Comment cela a-t-il commencé pour moi ? Cet intérêt profond de comprendre le sens de la vie. Cet amour de la vérité. Cette quête spirituelle. Quel a été son berceau premier, dans quel sol fertile a-t-elle pu s’épanouir ? Je me rappelle à quel point mon désir de changement était profond quand j’étais jeune homme. Ce n’était que ça à l’époque. Un pur et immense désir de changer, d’être différent, voilà. J’étais malheureux, insatisfait. Sûrement, ce fut la première graine, la cause initiale de ce cheminement. Par quel chemin parvenir à ce changement en moi, je n’en savais rien. J’ai dû tâtonner, à travers quelques livres de fortune, en quelques lieux exotiques. À l’exception d’une intuition pourtant, que la vie devait être davantage qu’une simple quête du bonheur au travers des acquisitions, ou de quelques changements sur la personne que j’étais alors. Autrement j’aurais travaillé plus durement à les obtenir. Au lieu de cela, je me suis tourné vers une sorte d’appel spirituel, ne sachant rien de ce que c’était. Je me suis engouffré dans un tunnel d’inconnaissance.
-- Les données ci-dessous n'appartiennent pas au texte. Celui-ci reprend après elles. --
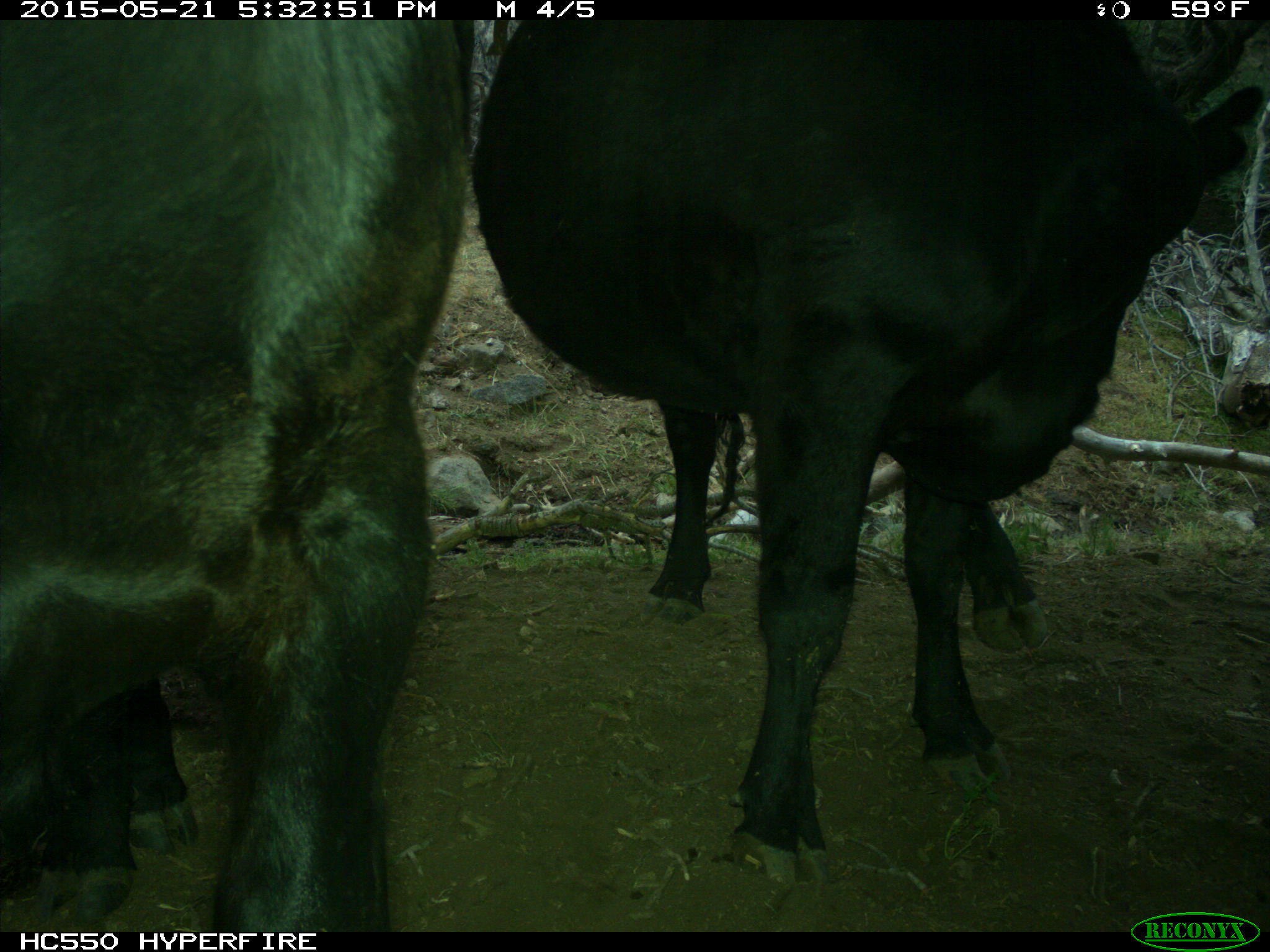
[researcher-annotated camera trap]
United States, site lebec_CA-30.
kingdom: Animalia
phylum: Chordata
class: Mammalia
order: Artiodactyla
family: Bovidae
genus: Bos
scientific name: Bos taurus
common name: domestic cow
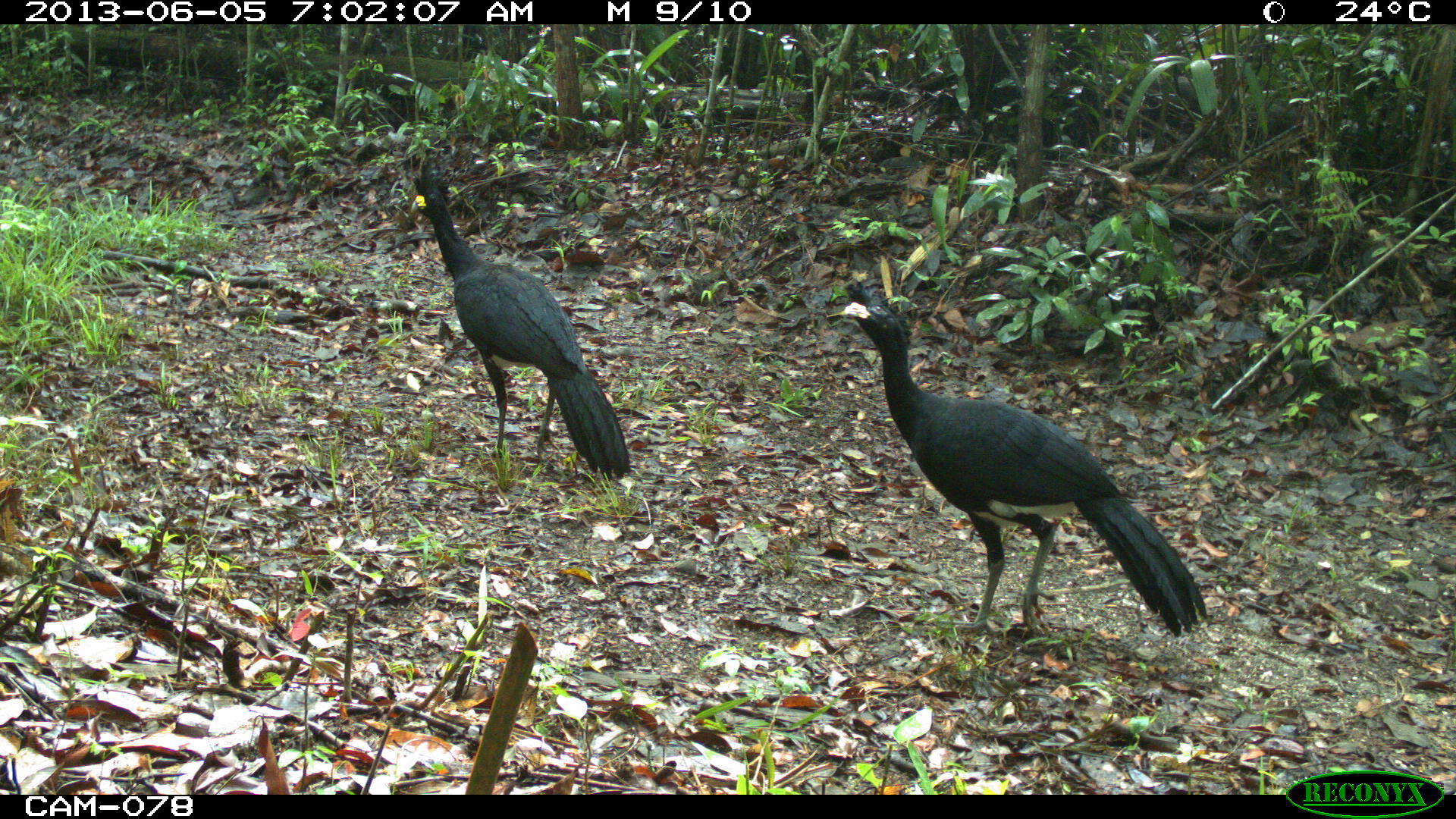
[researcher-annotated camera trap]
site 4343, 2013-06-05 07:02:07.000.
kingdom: Animalia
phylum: Chordata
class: Aves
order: Galliformes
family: Cracidae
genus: Crax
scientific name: Crax rubra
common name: great curassow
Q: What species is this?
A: Crax rubra (great curassow).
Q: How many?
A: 2.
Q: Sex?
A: Male.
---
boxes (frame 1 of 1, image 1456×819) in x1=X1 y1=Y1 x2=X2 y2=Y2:
crax rubra: x1=823 y1=279 x2=1208 y2=637; x1=406 y1=158 x2=632 y2=480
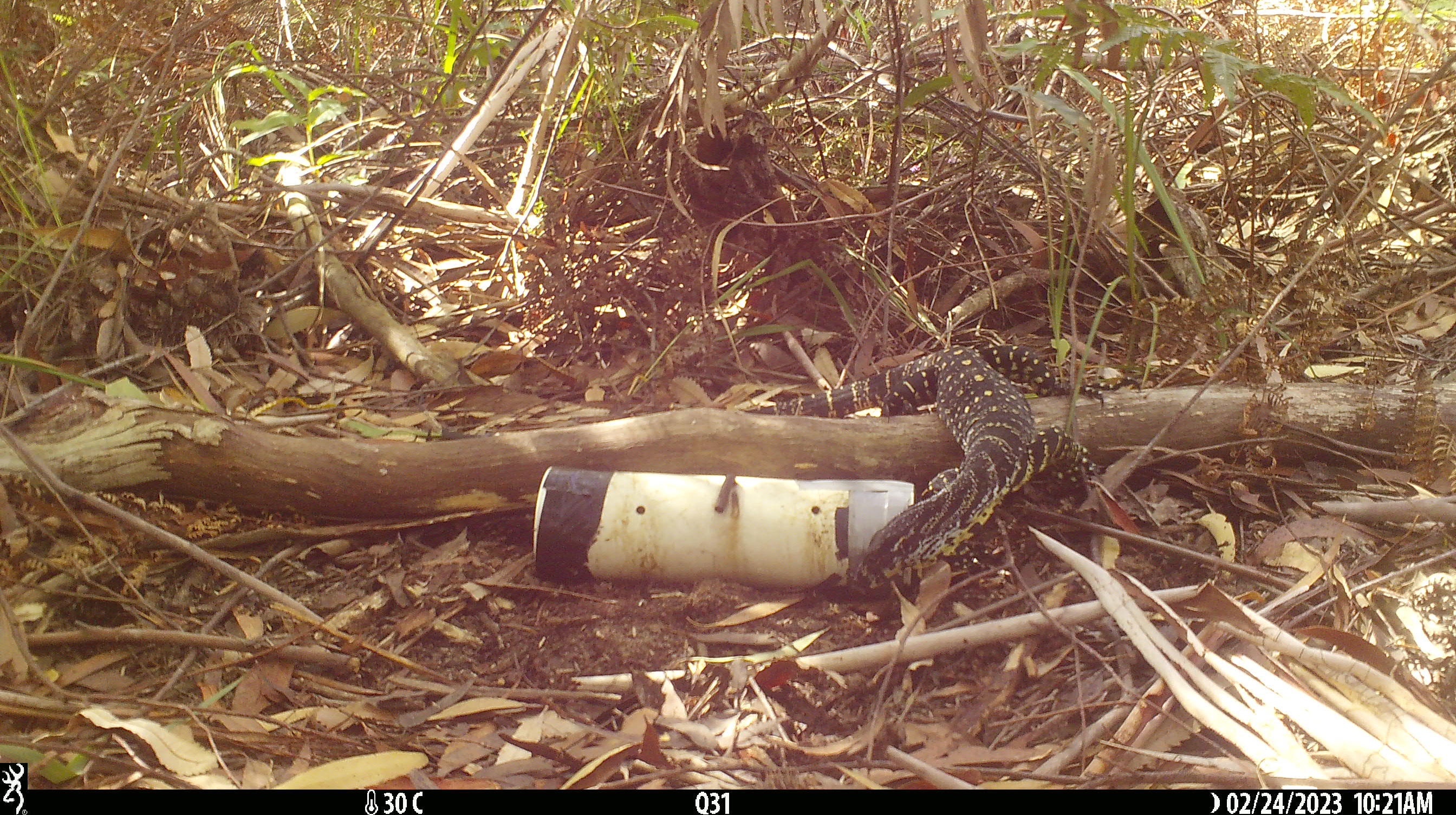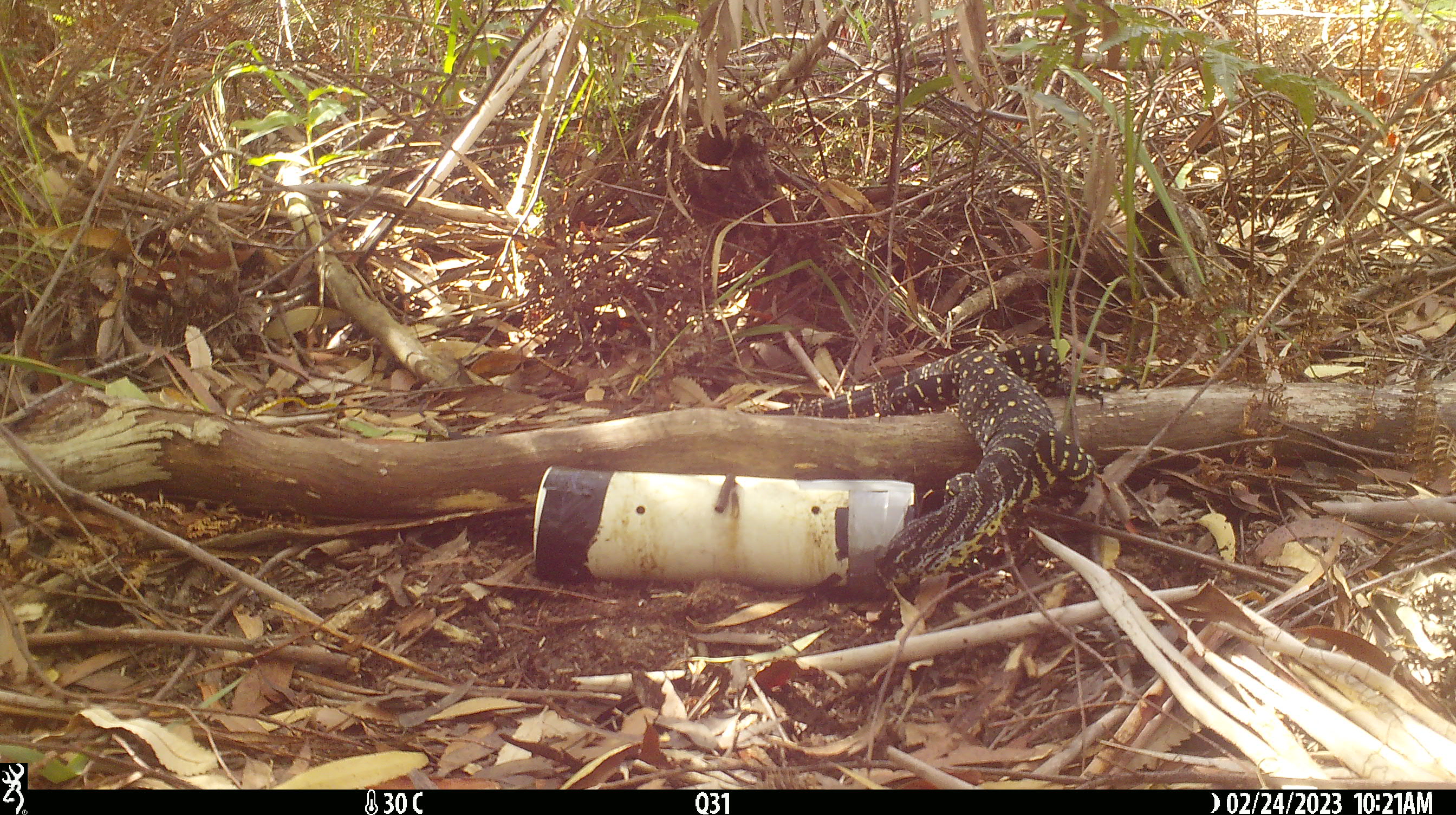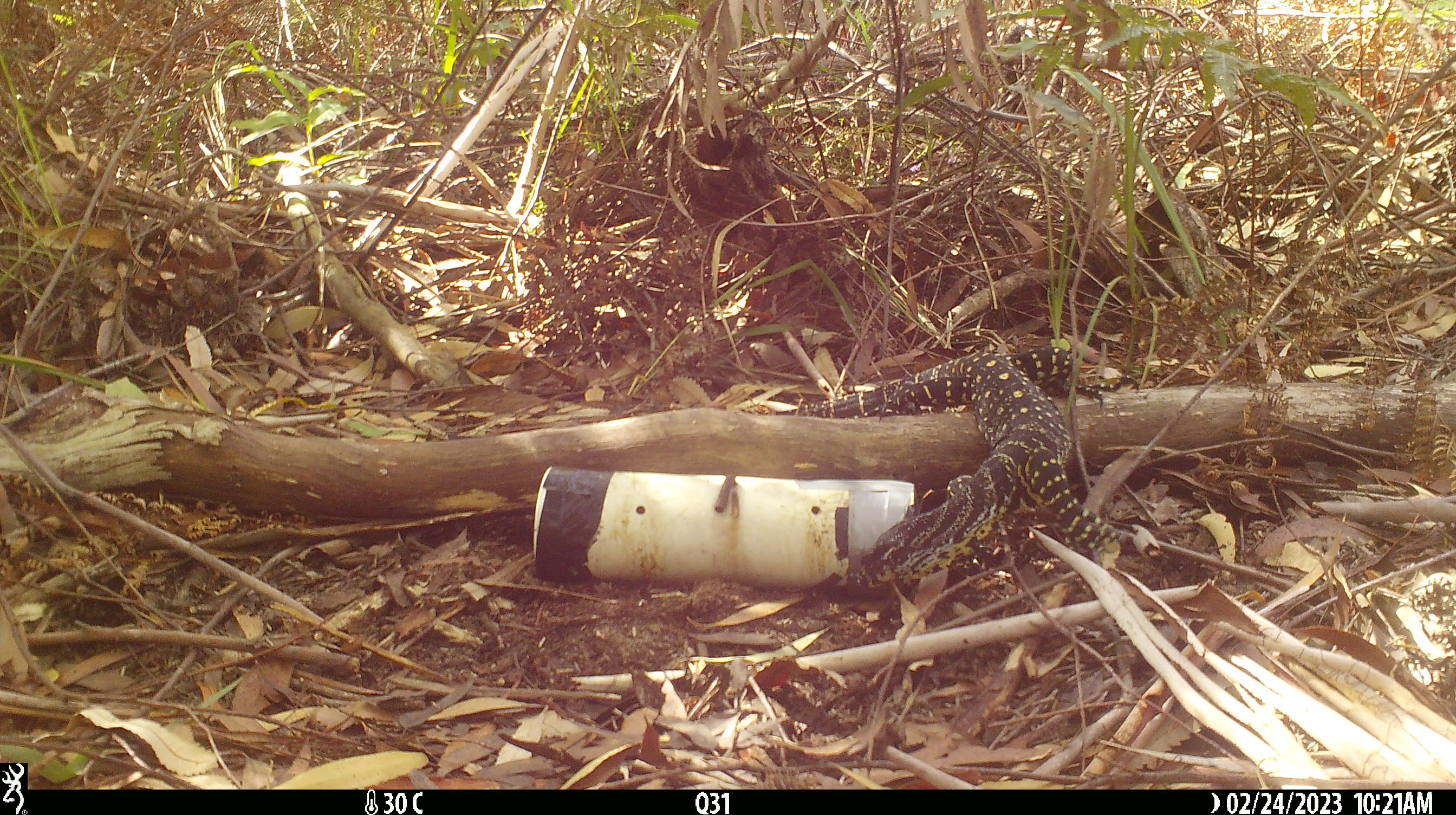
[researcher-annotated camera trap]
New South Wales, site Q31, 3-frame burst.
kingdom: Animalia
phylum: Chordata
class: Reptilia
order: Squamata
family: Varanidae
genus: Varanus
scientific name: Varanus varius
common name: lace monitor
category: goanna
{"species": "goanna (lace monitor) (Varanus varius)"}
Cela se produit encore aujourd’hui, la tristesse alimentant le désir, ou devrais-je dire la nécessité, d’une quête. Bien sûr, je suis maintenant plus qualifié sur le sujet, sur la direction et la nature de cette quête. Au moins ai-je une idée de là où il ne faut pas chercher. Avec l’aide de tant de livres et de guides, ma compréhension a gagné en subtilité et j’ai pu, en quelques brefs moments, avoir un avant-goût de ma véritable nature. Mais où suis-je, réellement? Nisargadatta disait : “Tant que vous n’aurez pas réalisé le caractère insatisfaisant, transitoire et limité de toute chose, et que vous n’aurez pas rassemblé vos énergies dans un grand désir unique, vous n’aurez pas même fait le premier pas.

Et si la souffrance était le plus beau cadeau qui m’ait été offert. Passer mon temps à la repousser, à la haïr, ne fera que la renforcer, donnant toute l’importance au petit ‘moi’. Donc, le cadeau est là, devant moi, et au lieu de le rejeter, en discutant de sa forme, de la couleur du papier d’emballage, de ce que je sais déjà qu’il contient, je suis juste curieux, l’ouvrant soigneusement pour découvrir ce que c’est, ce qu’il peut contenir, en être fébrile d’excitation, comme à chaque fois que l’on reçoit un présent. Être humble. Le jour viendra où je dirai merci pour toutes les souffrances que j’ai traversées, pour tous les pièges dans lesquels je suis tombé. Car c’est grâce à eux que je suis maintenant en mesure de dire : c’est assez. Non pas que je suis parvenu à comprendre et vivre la plénitude de la vie, mais au moins ai-je accepté et acquis une tendresse pour tout cela, et dans ce processus, trouvé l’ami le plus précieux et le plus intéressant qui soit, dont je dois m’occuper et prendre soin et comprendre – non pas mépriser : moi-même.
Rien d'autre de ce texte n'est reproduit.